Но тут Швейк должен был умолкнуть: высоко над их головами разорвалась шрапнель, и по дороге заклубилась пыль от ударившихся о землю пуль. В задних рядах один солдатик схватился за плечо, из которого хлынула кровь, и бегом бросился назад.

– Повезло парнишке! – промолвил кто-то позади Швейка. Но уже разорвалась вторая шрапнель, и визг ее прорезал громкий, высокий голос поручика Лукаша:

– Рота слушай! Цепью – наступай! Равнение – на первый взвод! Под отчаянную ругань унтер-офицеров, расталкивавших солдат направо и налево, рота начала делать перебежки. В третьем взводе фельдфебель злобно ткнул солдата и рявкнул:

– Вперед… твою… Не знаешь, как цепью наступать? – Ей-богу, не знаю, – плача, ответил солдат. – Я из ополченцев, две недели в роте, да и то пролежал все время в околотке – грудью хвораю. Я не этого полка, я был в 42-м, а там меня только учили отвечать: «Шеф имперско-королевского 42-го пехотного полка есть эрцгерцог Фридрих Кумерлянский-Брюхвильский-Лимбургский».

– Молчать! Иисус-Мария, нам присылают детей, которым еще мамка нужна! – в отчаянии схватился за голову фельдфебель.

Стрелковая цепь развернулась. Солдаты, по недостатку обучения, не знавшие, что им делать, глядели во все глаза на бывалых и на отделенных. Шрапнель налетала с равными интервалами, высыпая, однако, град своих пуль каждый раз позади наступающих. Поручик Лукаш, подпоручик Дуб и кадет Биглер шли, повидимому, безбоязненно впереди, из чего опытные солдаты сделали вывод:

– Значит, мы, ребята, идем только на поддержку, а впереди есть еще кто-нибудь. Потому что, как только дело станет серьезное, господа офицеры смоются назад.

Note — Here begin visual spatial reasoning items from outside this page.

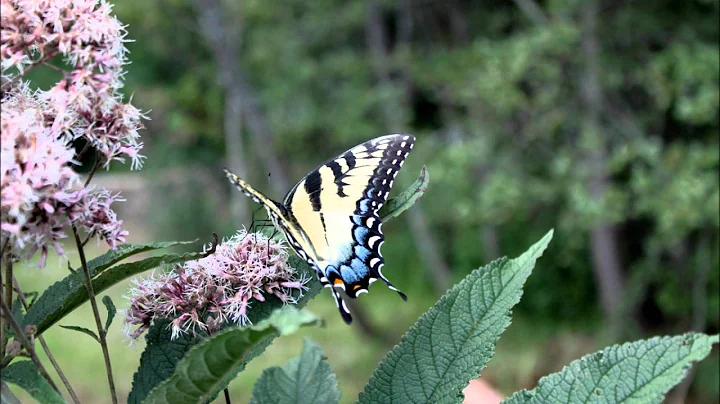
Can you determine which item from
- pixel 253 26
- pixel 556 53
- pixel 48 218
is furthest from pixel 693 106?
pixel 253 26

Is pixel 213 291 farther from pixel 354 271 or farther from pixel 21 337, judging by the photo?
pixel 354 271

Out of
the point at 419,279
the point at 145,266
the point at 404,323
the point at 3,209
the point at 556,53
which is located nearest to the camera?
the point at 3,209

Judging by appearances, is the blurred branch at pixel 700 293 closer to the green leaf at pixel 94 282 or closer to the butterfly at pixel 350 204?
the butterfly at pixel 350 204

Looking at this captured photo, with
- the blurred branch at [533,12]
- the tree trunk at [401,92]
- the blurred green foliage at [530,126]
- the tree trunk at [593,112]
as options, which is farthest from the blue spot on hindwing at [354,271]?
the tree trunk at [401,92]

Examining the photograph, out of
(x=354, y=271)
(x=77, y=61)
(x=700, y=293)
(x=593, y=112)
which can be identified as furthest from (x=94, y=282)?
(x=700, y=293)

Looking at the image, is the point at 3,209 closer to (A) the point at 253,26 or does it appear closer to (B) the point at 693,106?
(B) the point at 693,106

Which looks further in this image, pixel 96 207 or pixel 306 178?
pixel 306 178
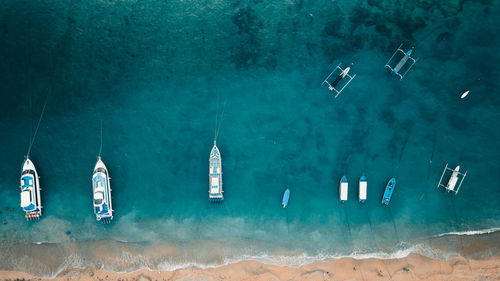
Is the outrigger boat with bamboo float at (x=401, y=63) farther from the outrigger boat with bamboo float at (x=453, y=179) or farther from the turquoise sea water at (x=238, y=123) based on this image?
the outrigger boat with bamboo float at (x=453, y=179)

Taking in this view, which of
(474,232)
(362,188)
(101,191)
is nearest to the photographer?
(101,191)

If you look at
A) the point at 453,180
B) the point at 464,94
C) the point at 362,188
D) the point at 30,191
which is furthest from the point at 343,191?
the point at 30,191

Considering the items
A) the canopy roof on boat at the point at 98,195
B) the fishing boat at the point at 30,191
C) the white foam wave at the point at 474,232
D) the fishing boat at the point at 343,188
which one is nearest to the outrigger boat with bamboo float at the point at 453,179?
the white foam wave at the point at 474,232

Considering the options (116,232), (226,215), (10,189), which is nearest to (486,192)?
(226,215)

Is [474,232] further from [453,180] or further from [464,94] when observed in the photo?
[464,94]

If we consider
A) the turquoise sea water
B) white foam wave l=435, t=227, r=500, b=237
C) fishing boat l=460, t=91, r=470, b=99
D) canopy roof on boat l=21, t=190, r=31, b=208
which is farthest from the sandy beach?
fishing boat l=460, t=91, r=470, b=99
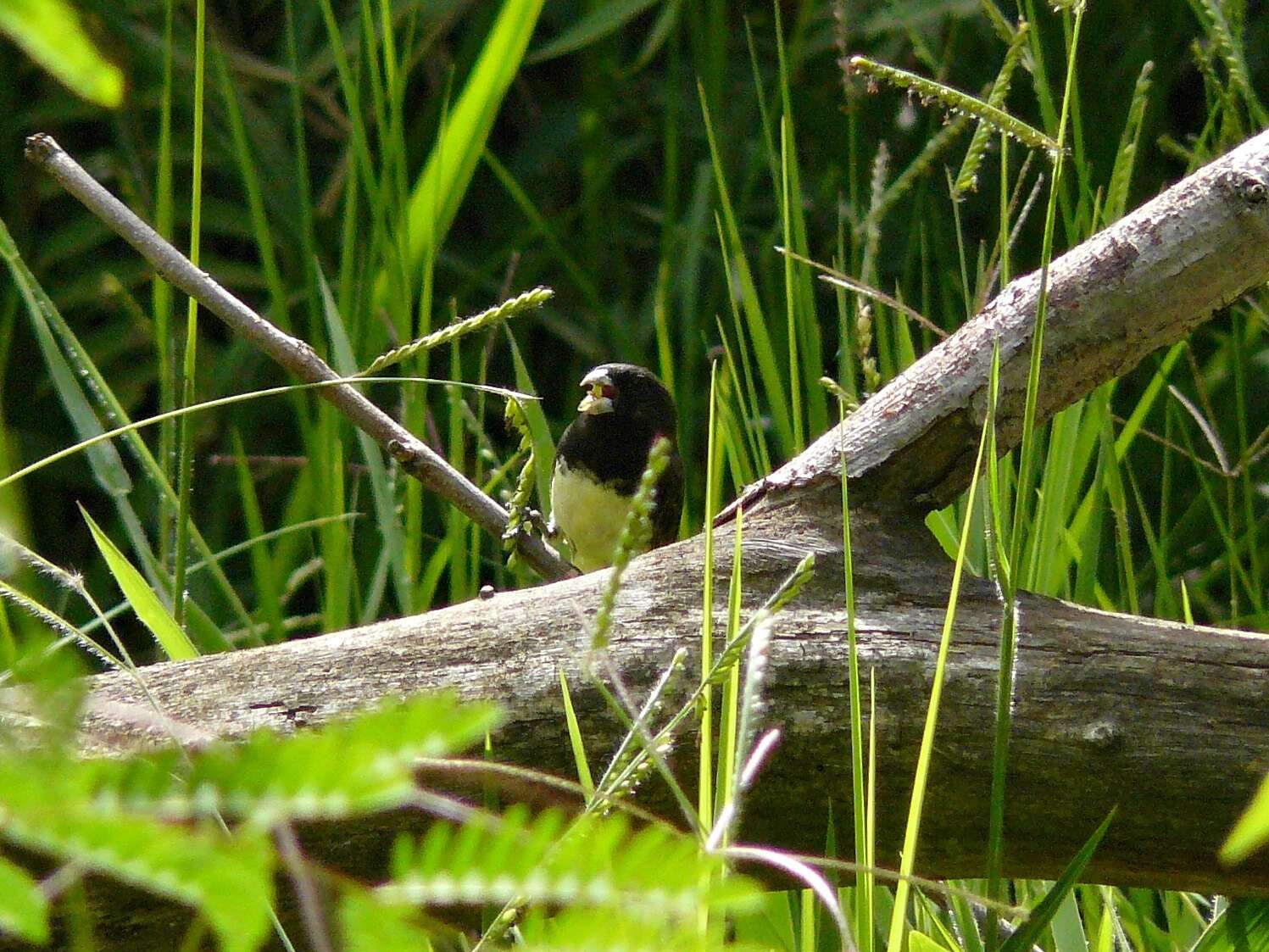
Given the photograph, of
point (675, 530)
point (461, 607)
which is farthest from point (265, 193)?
point (461, 607)

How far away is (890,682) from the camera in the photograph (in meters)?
0.98

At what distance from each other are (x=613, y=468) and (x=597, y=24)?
78 centimetres

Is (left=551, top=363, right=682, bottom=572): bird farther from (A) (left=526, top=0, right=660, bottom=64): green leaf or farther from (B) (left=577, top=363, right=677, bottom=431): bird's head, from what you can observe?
(A) (left=526, top=0, right=660, bottom=64): green leaf

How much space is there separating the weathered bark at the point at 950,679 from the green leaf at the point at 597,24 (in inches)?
56.1

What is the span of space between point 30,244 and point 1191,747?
2.18 metres

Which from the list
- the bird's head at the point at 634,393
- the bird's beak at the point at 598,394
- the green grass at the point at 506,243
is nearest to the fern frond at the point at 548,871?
the green grass at the point at 506,243

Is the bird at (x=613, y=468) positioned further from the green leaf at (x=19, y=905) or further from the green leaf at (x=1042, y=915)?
the green leaf at (x=19, y=905)

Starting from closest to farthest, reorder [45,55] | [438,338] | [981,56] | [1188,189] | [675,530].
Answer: [45,55], [438,338], [1188,189], [675,530], [981,56]

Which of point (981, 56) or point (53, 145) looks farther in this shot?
point (981, 56)

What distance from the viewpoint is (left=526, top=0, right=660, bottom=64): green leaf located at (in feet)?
7.70

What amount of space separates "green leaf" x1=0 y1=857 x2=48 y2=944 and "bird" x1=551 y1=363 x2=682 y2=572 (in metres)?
1.70

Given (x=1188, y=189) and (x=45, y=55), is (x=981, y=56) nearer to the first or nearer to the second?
(x=1188, y=189)

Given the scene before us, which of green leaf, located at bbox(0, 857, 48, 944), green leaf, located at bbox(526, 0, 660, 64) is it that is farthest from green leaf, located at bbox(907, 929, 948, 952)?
green leaf, located at bbox(526, 0, 660, 64)

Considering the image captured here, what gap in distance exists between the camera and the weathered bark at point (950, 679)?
96cm
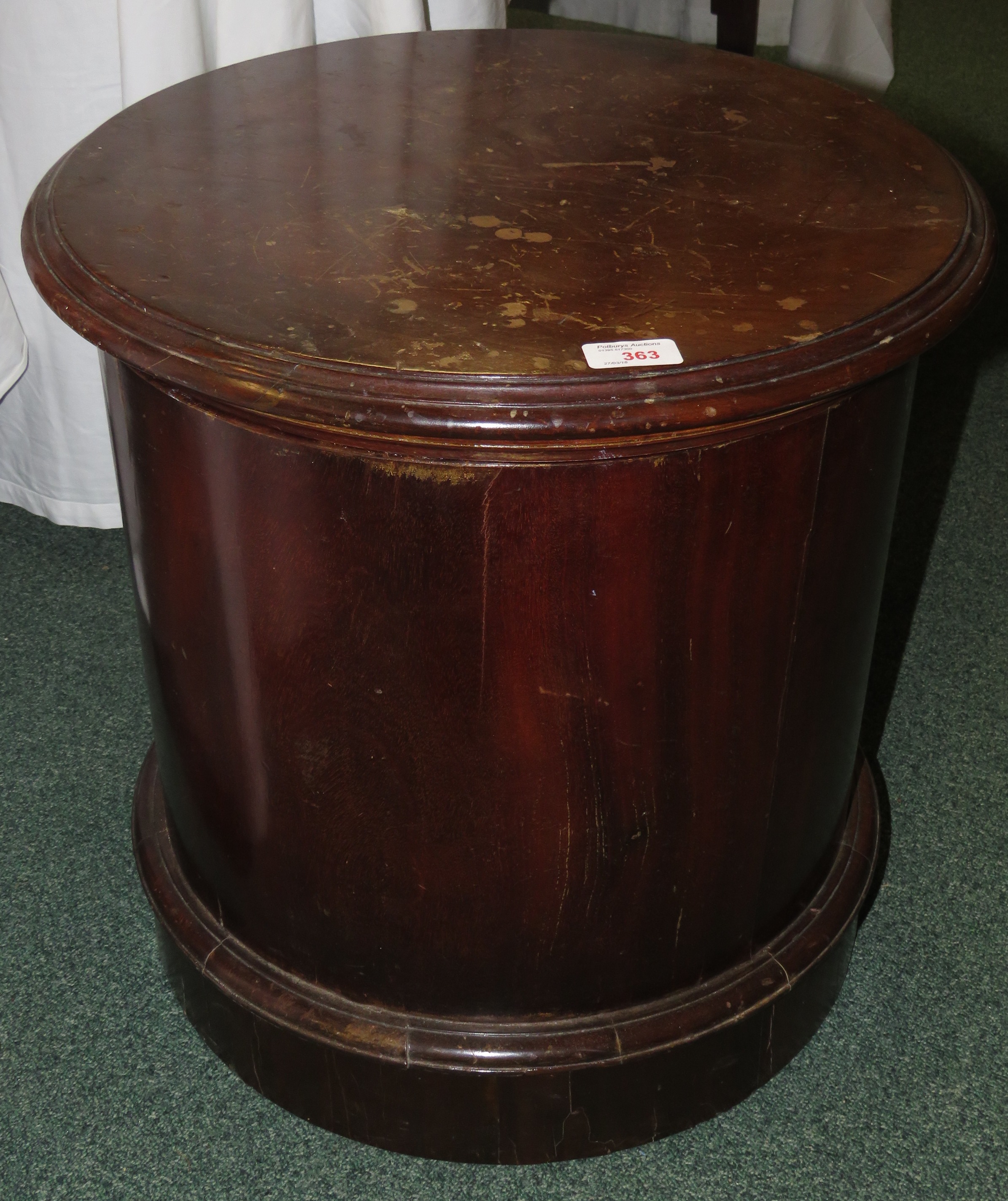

Цепь достигла луга, посреди которого протекал обрамленный ивовыми кустами ручей. Над головами загудел аэроплан, и поручик Лукаш скомандовал:

– К кустам, и залегай! Живо, за прикрытия! Он будет бросать бомбы!

Большая птица стрекотала, описывая круги, где-то высоко-высоко в небе, затем повернула и полетела вдоль цепи влево. К Лукашу подбежал ординарец от капитана Сагнера, залегшего со своей ротой в поле у проселочной дороги.

– Лежать до получения новых приказаний! – скомандовал поручик Лукаш.

Солдаты зачерпнули манерками воды из ручья и напились; затем они легли на спину и стали обмениваться предположениями, кто это перед ними и в чем заключается их задание.

– Сегодня или в крайнем случае завтра нас раскатают дочиста, – сказал один, на что другой возразил:

– Ничего подобного. Это просто какой-нибудь незначительный русский арьергард, прикрывающий их отступление.

Рядом со Швейком лежал щупленький, веснущатый солдатик; когда поручик Лукаш несколько отодвинулся в сторону, он вытащил из хлебного мешка русский патрон и принялся расковыривать его штыком. Вынув пулю, он высыпал порох из патрона себе на ладонь, а затем пересыпал примерно половину обратно и снова забил пулю тупой стороною штыка.

– Чего ты тут делаешь? – спросил его Швейк. – Ведь так же он не выстрелит.

– Будь спокоен, братец, выстрелит, – возразил солдатик. – А все там нельзя оставить, потому что это слишком сильный заряд и может оторвать всю лапу. Если, дай бог, русские начнут нас обстреливать, пока мы еще здесь, я в кустах-то выпалю себе сам в руку, так что никто и не заметит, а потом айда на перевязку! Я уже схлопотал себе настоящую рану в живот, так что во второй раз мне вовсе не охота. Плевать мне на всю эту войну. Человек должен разум иметь. Намочи кусок брезента, оберни им руку и зажаривай себе на здоровье в нее русский патрон – самый пройдоха-врач не разберется. М-да, братец ты мой, я уже полгода на фронте, всего-всего насмотрелся, и меня не так-то легко поддеть.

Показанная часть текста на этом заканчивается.